#### RECORDS TO USE:
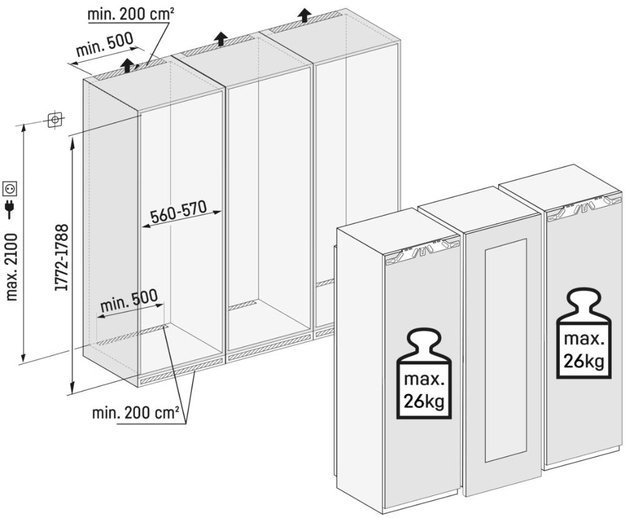 min. 200 cm²
min. 500
max. 2100
1772-1788
560-570
min. 500
min. 200 cm²
max. 26kg
max. 26kg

#### GOAL OF THE EXERCISE:
Set down the material again exactly. Don't carry over any pictures.

#### ANSWER TO THIS EXERCISE:
 min. 200 cm²
min. 500
max. 2100
1772-1788
560-570
min. 500
min. 200 cm²
max. 26kg
max. 26kg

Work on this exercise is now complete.